***** LISTED ENTRIES

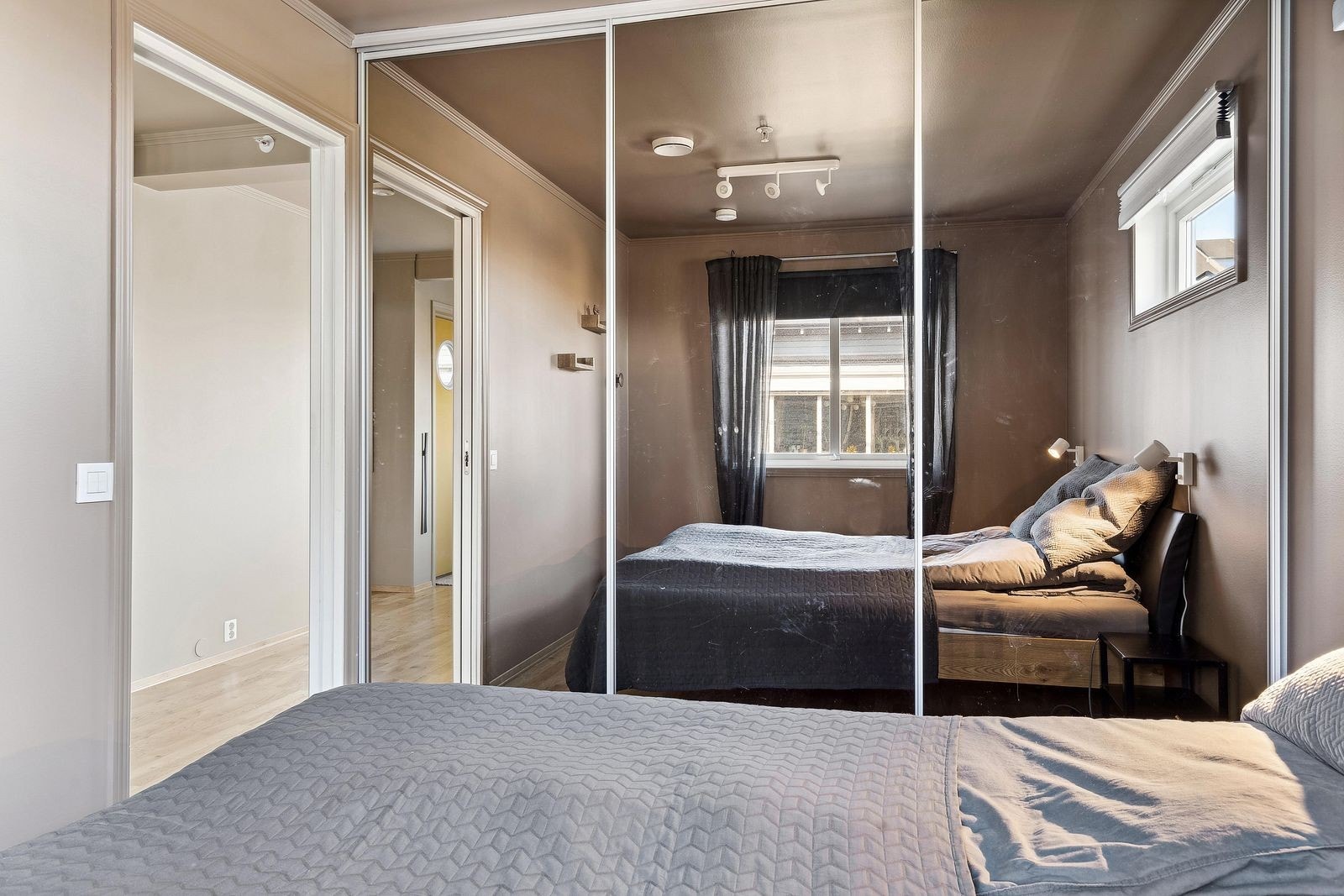 Hovedsoverommet har også en stor skyvedørsgarderobe med god plass til oppbevaring Galleribilde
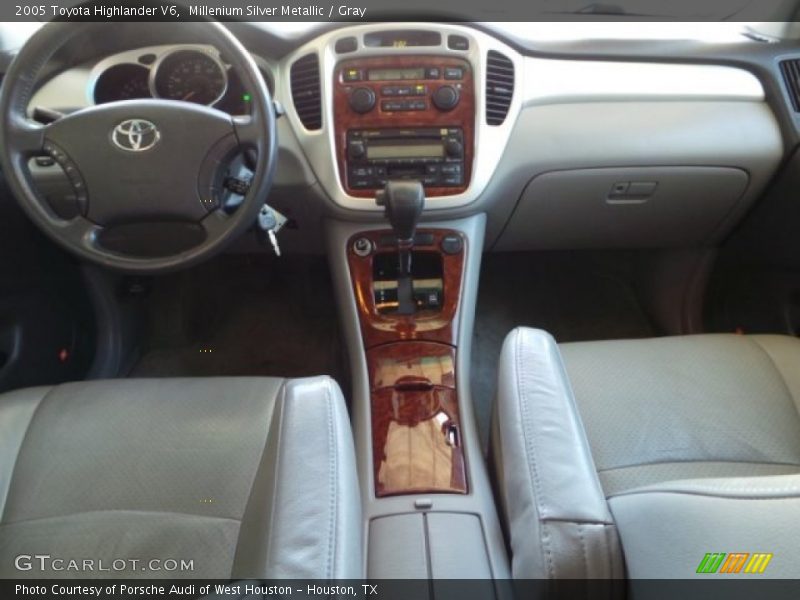 Millenium Silver Metallic / Gray 2005 Toyota Highlander V6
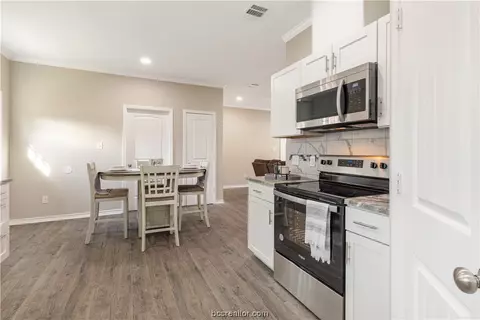 803 Hall St, Bryan, TX 77803 photo 7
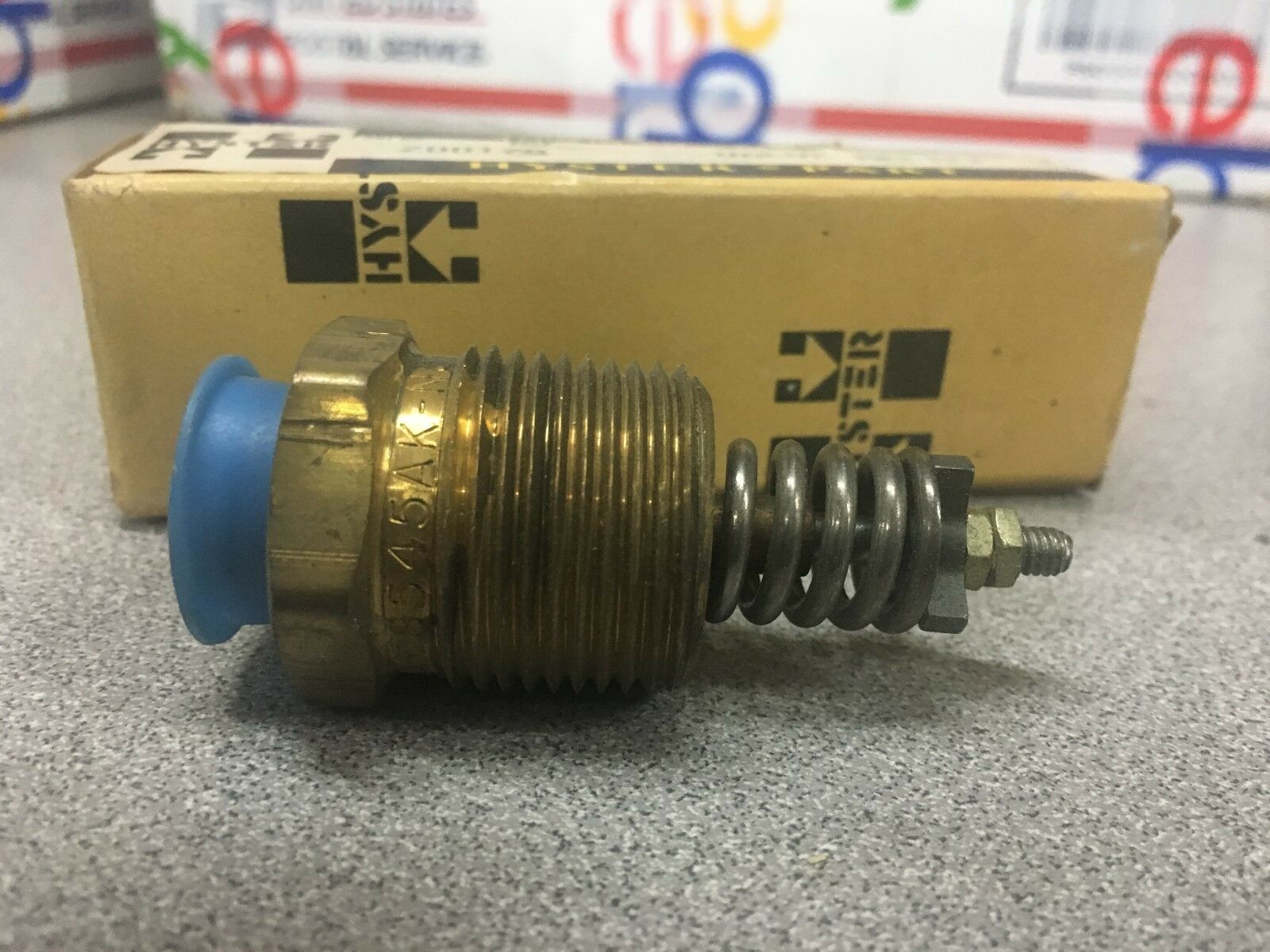 NEW IN BOX HYSTER RELIEF VALVE 200170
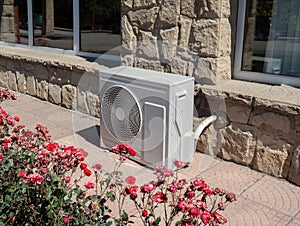 Outdoor air conditioning and heat pump unit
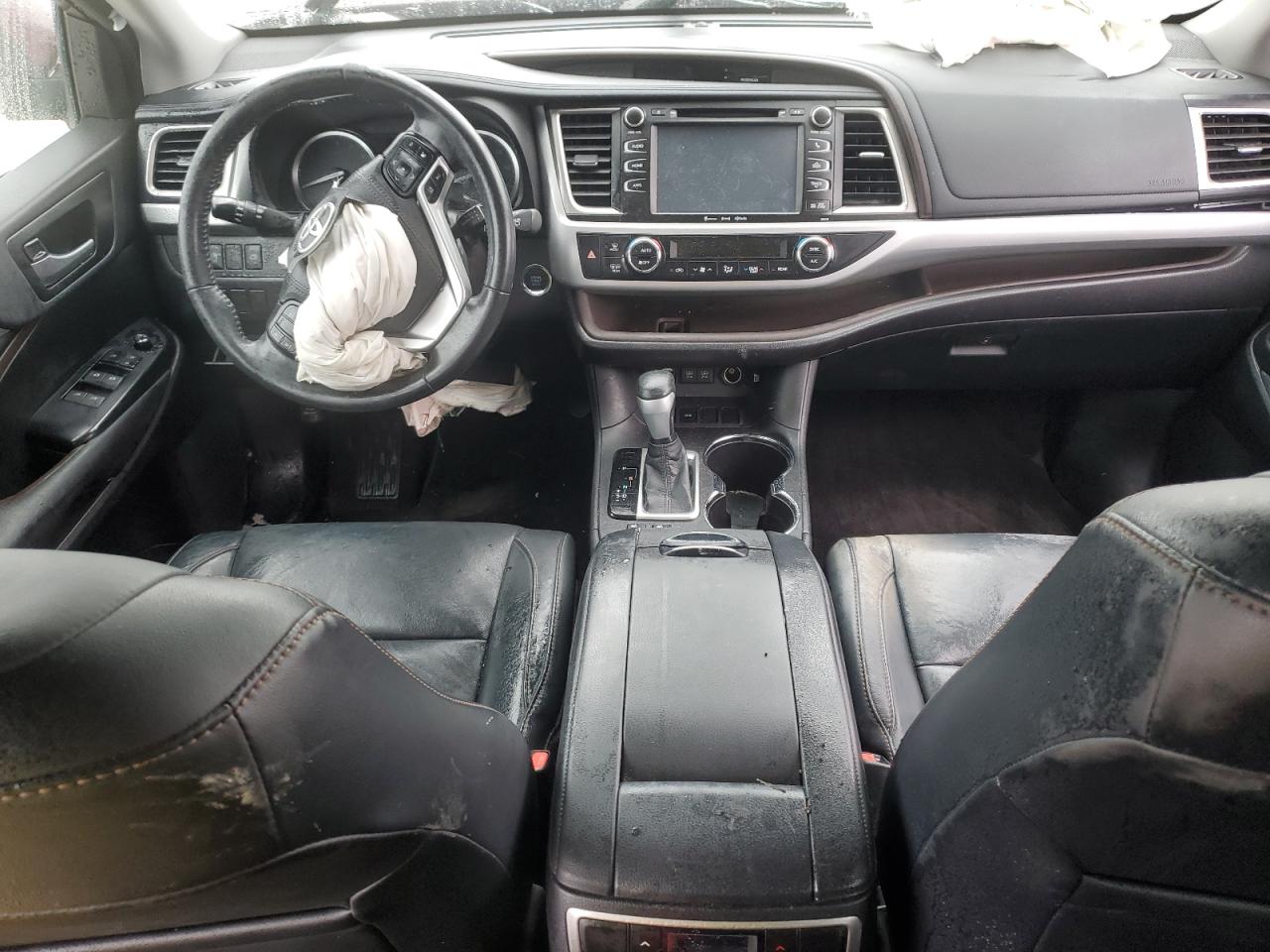 2018 Toyota Highlander - Image 8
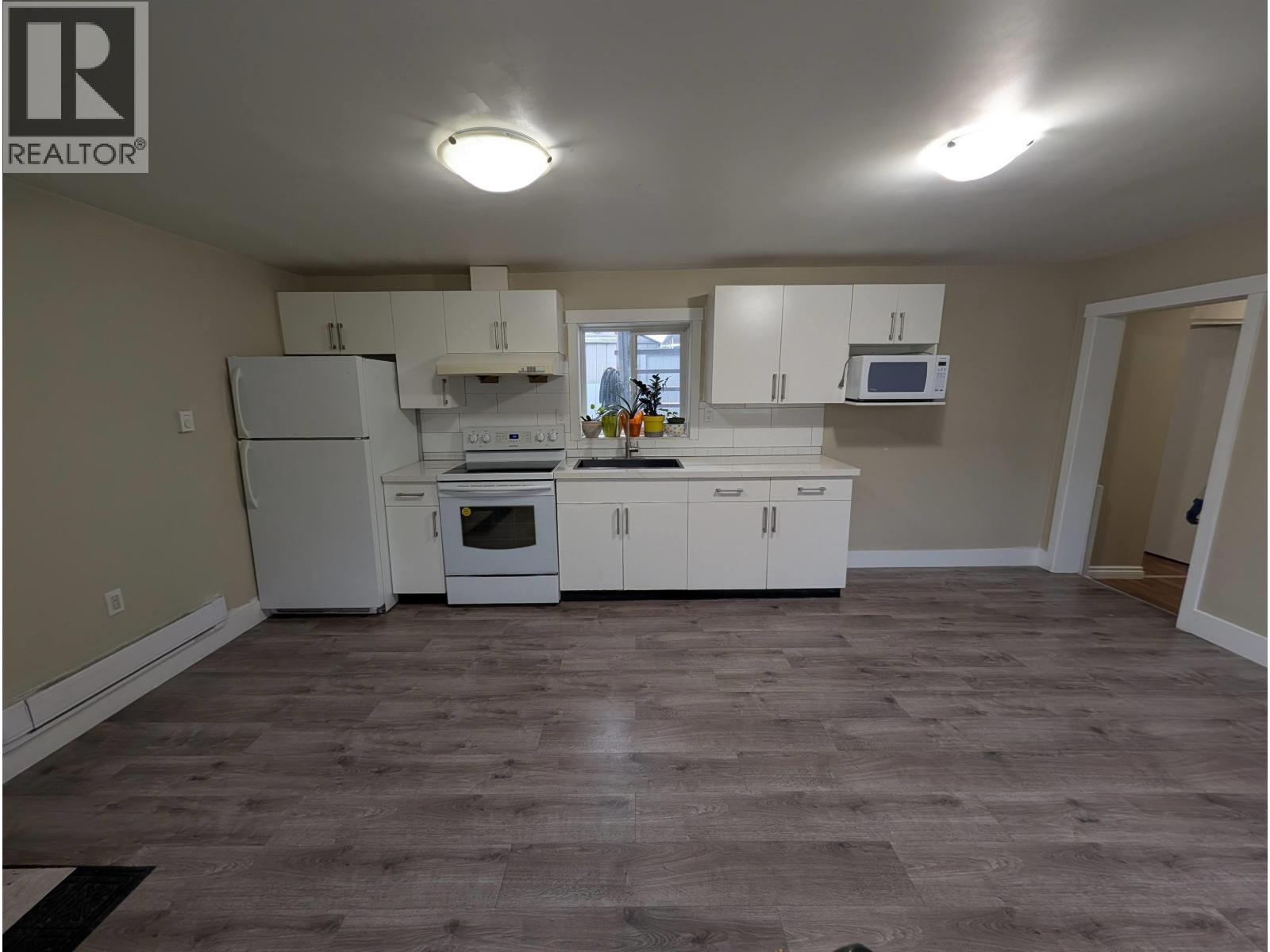 2BED 1XXX E 64 AVENUE, Vancouver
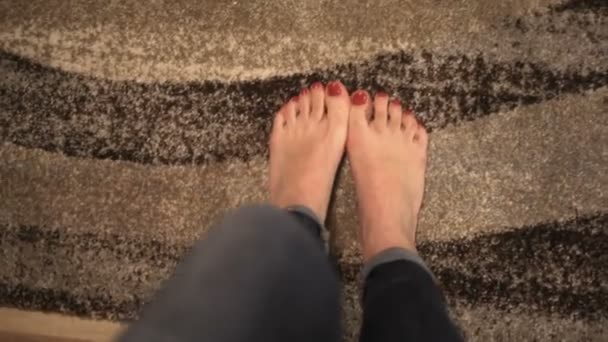 Close-up unhas pintadas e dedos dos pés com esmalte vermelho — Vídeo de Stock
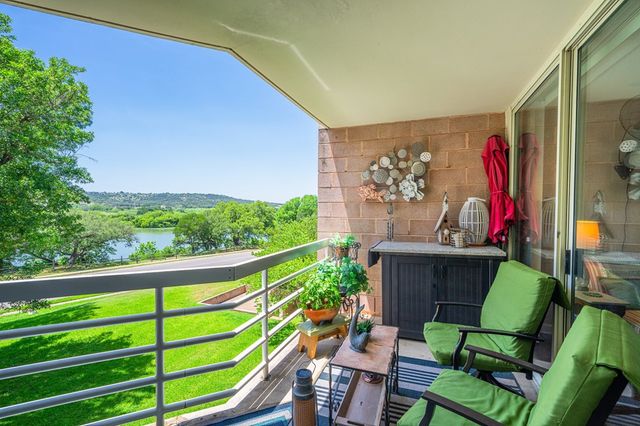 1000 Guadalupe St, Kerrville, TX 78028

**********

■ **YOUR OBJECTIVE**:
Reproduce exactly and only the lines from the line that contains "2BED 1XXX E 64 AVENUE, Vancouver" to the end of the data above, both ends included. No pictures go in the copy.

■ **OUTPUT OF THE TASK**:
 2BED 1XXX E 64 AVENUE, Vancouver
 Close-up unhas pintadas e dedos dos pés com esmalte vermelho — Vídeo de Stock
 1000 Guadalupe St, Kerrville, TX 78028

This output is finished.